Un ressentiment africain ?

Troisièmement, plusieurs pays africains sont tributaires de la Russie pour le blé et les engrais, ce qui resserre leurs liens économiques. Les chiffres de la Conférence des Nations unies sur le commerce et le développement (Cnuced) indiquent que les pays africains ont importé pour 5,1 milliards de dollars [4,6 milliards d’euros] de blé russe et ukrainien entre 2018 et 2020. Un quart des pays africains dépendent de ces deux pays pour un tiers de leur consommation de blé.

La Russie assure actuellement 16 % de la production mondiale de blé et 13 % de la production d’engrais.
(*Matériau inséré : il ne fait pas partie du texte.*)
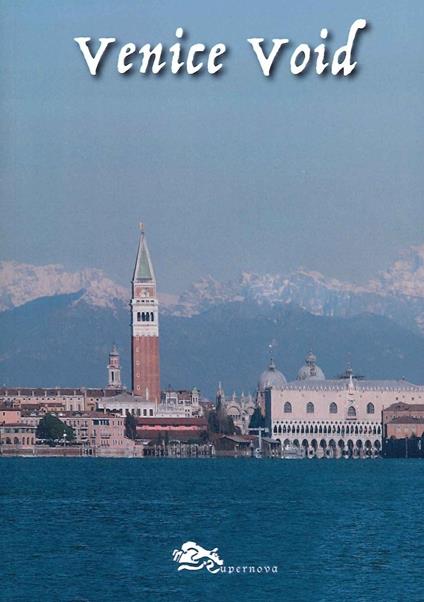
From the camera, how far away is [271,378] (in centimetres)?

Les pays africains, qui subissent déjà les répercussions du Covid-19, s’imaginent mal se priver de liens commerciaux, quels qu’ils soient.
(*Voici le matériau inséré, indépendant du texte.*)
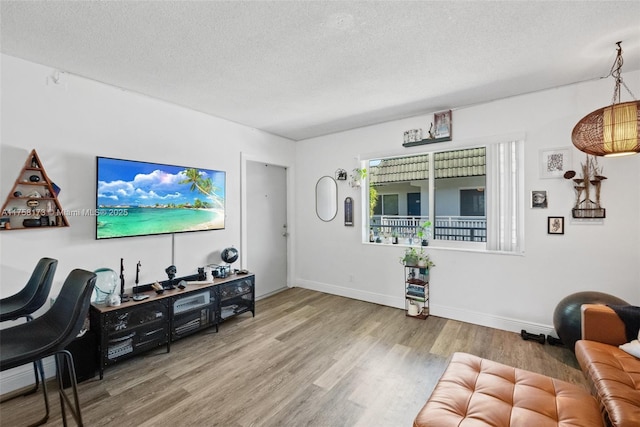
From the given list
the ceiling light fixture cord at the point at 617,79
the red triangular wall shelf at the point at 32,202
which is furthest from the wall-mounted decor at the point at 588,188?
the red triangular wall shelf at the point at 32,202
Par ailleurs, l’impression d’une certaine indifférence de la part de l’Ouest pendant la pandémie a éloigné bon nombre de pays africains de leurs alliés traditionnels en Europe et aux États-Unis.

Quatrièmement, certains pays d’Afrique voient dans ce conflit une guerre par procuration entre les États-Unis et la Russie, une réminiscence de la guerre froide, et ne souhaitent pas y être mêlés.

La guerre froide a eu de très lourdes répercussions sur certains pays africains, à une époque où la plupart d’entre eux accédaient à l’indépendance et devaient choisir un des deux blocs. Plusieurs guerres civiles se sont ensuivies et certains d’entre eux jugent dès lors plus judicieux de rester neutres à ce stade.

C’est d’ailleurs la ligne choisie par la Chine, allié de premier plan de plusieurs pays d’Afrique.

Enfin, certains États africains commencent à avoir l’impression que leurs alliés traditionnels à l’Ouest ne se préoccupent que de leurs propres économies et de leurs propres habitants et ne leur viendraient en aide que si c’est dans leur intérêt ou si cela s’inscrit dans leur logique libérale.

Par exemple, depuis que les sanctions à l’encontre de la Russie ont commencé à faire grimper les prix des matières premières, les États-Unis se sont rabattus sur le Venezuela tandis que le Royaume-Uni se tournait vers l’Arabie Saoudite pour lui demander d’augmenter sa production de pétrole et alléger ainsi la note pour les Britanniques.

Nul n’a fait mention des répercussions sur les pays africains ni de la manière de porter secours aux économies en difficulté sur le continent. De quoi rappeler le soutien lacunaire de l’Ouest pendant la pandémie. Et confirmer qu’il est préférable de rester neutre ou, dans certains cas, de ne pas se laisser dicter ses choix.